• **APPLY WHAT YOU READ**:
1. List every advantage that the post on the pucker technique for a U-blocker gives for either technique.
2. According to the post on the pucker technique for a U-blocker, where do the lips rest during U-blocking?
3. Carry on the post about the pucker technique for a U-blocker from its last sentence.

Pucker Technique for a U-Blocker

Originally posted Nov 2013

ublock-pucker-300x112This blog post is adapted from an email exchange with Tony, a reader who U-blocks but would like to get better at the pucker technique, because it frees the tongue for playing articulations and bending.

If you haven’t heard of it before, U-blocking is a single-note embouchure that isolates a hole by rolling the sides of the tongue up into a U. The lips rest on the coverplates, and the rolled-up tongue touches the harp and is moved side to side as you play. It’s a technique that has the advantage of reducing head and hand movement. Some players also find that U-blocking helps them with blow bends, especially on hole 10.

Stored entries

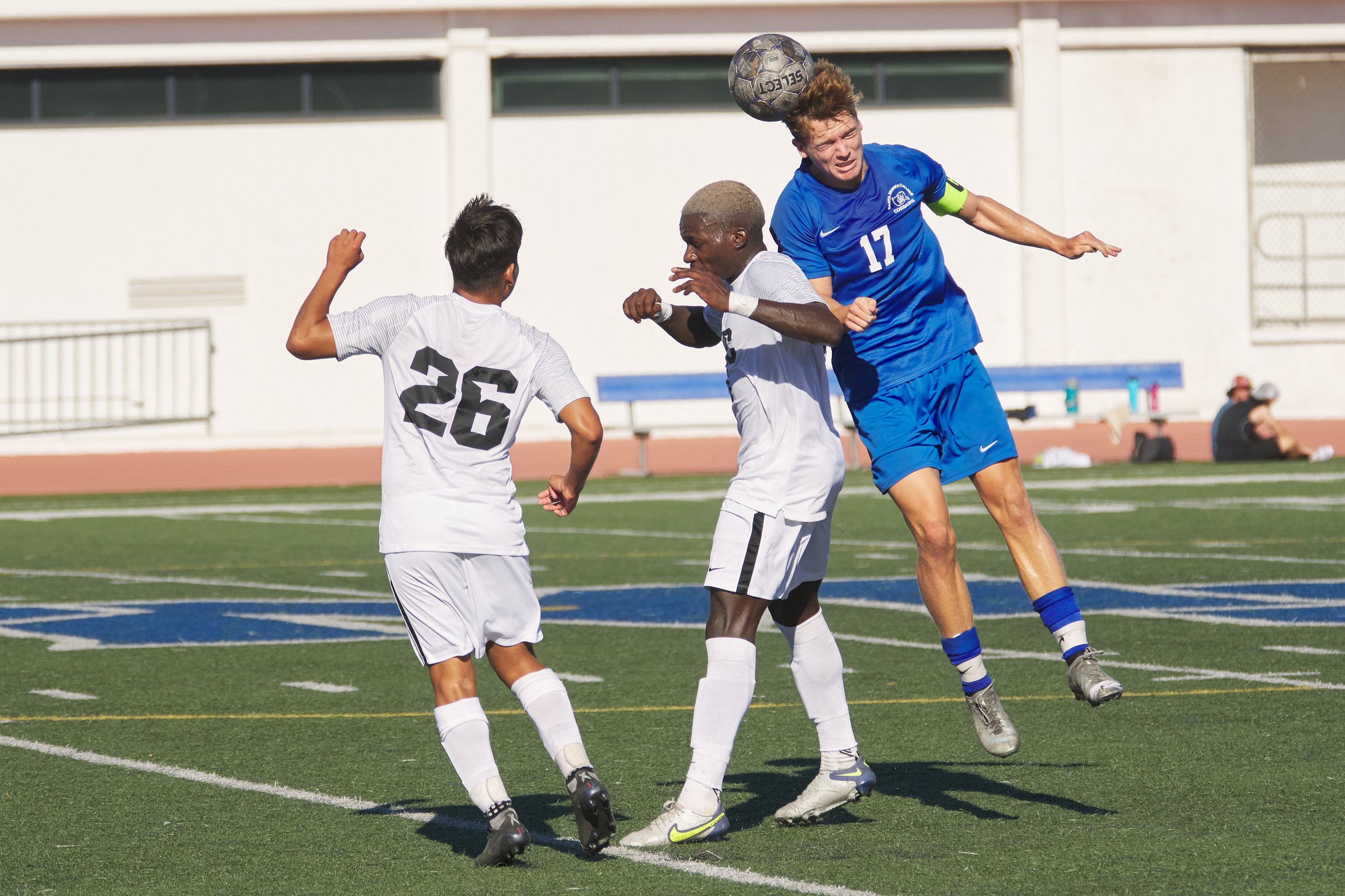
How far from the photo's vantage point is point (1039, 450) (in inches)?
993

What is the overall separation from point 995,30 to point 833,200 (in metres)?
23.4

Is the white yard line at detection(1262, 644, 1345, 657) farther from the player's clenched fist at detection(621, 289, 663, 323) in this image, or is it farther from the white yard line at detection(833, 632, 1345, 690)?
the player's clenched fist at detection(621, 289, 663, 323)

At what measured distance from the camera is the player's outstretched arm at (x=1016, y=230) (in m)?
6.19

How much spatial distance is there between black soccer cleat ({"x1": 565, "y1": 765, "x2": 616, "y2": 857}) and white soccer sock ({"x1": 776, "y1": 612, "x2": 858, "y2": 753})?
90 cm

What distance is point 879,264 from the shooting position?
232 inches

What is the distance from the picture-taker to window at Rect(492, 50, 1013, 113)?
27.7 m

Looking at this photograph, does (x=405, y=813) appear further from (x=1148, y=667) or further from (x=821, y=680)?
(x=1148, y=667)

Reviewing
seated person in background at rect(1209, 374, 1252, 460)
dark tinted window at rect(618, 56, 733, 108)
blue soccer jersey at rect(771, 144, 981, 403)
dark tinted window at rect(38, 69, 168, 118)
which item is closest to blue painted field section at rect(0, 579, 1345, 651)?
blue soccer jersey at rect(771, 144, 981, 403)

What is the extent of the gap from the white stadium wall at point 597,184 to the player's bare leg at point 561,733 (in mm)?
22183

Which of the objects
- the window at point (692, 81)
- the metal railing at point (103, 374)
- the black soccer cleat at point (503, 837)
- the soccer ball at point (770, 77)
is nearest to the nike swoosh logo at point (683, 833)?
the black soccer cleat at point (503, 837)

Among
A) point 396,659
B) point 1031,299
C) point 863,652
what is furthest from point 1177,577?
point 1031,299

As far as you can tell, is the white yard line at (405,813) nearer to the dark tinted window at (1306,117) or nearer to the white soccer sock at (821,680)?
the white soccer sock at (821,680)

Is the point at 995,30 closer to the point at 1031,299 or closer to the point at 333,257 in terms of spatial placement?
the point at 1031,299

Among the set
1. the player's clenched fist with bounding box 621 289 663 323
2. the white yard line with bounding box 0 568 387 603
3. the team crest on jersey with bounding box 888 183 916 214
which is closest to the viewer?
the player's clenched fist with bounding box 621 289 663 323
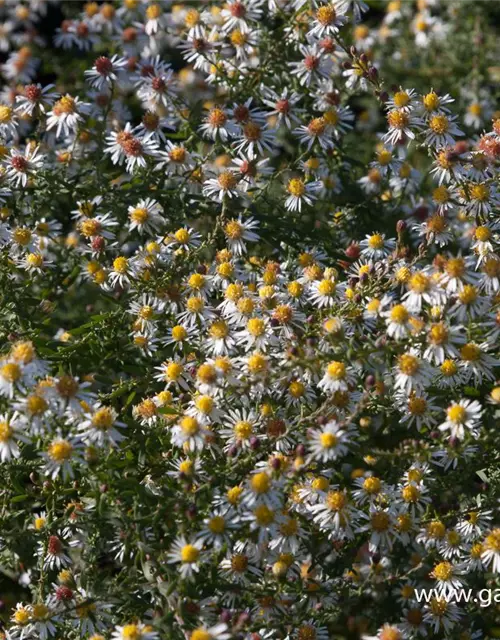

• **OUTPUTS FOR THE TASKS**:
1.
- The pucker technique frees the tongue for playing articulations.
- The pucker technique frees the tongue for bending.
- U-blocking reduces head movement.
- U-blocking reduces hand movement.
- U-blocking helps some players with blow bends, especially on hole 10.

2. On the coverplates.

3.
Pucker Advantages
I feel the pucker has a distinct advantage for bending notes, because the tongue is free to adjust its position. Yes, you can bend when U-blocking or using traditional tongue-blocking, but the tongue has to adjust its shape while remaining in contact with the harp. Also, with the pucker, you don’t have to adjust your embouchure for playing articulations – you just say “Ta Ta” or “TikKa Tikka” and carry on playing, because your tongue is free. I’ll note that tongue blockers can make the same argument for seamlessly adding octaves, tongue slaps and chords, but I’m extolling the virtues of the pucker right now, so let’s stay on task…

Adjusting to a New Embouchure
If you’re a U-blocker and want to learn the pucker technique, I’d recommend practicing really simple exercises and songs mindfully – take it slow, notice when you start to U-block, and reset to the pucker. It might take a little time, but just be patient. The major scale from 4-7 is a good place to start.

4 -4 5 -5 6 -6 -7 7

7 -7 -6 6 -5 5 -4 4

This advice is the same for any new embouchure, by the way, whether you’re a U-blocker learning to pucker, or a pucker player learning to tongue-block.

Single notes are the key. If you practice playing clean single notes consistently using U-Blocking, Pucker, or Tongue Blocking, you’ll have more success bending, regardless of your embouchure.

Have patience, and take your time! You’ll get there.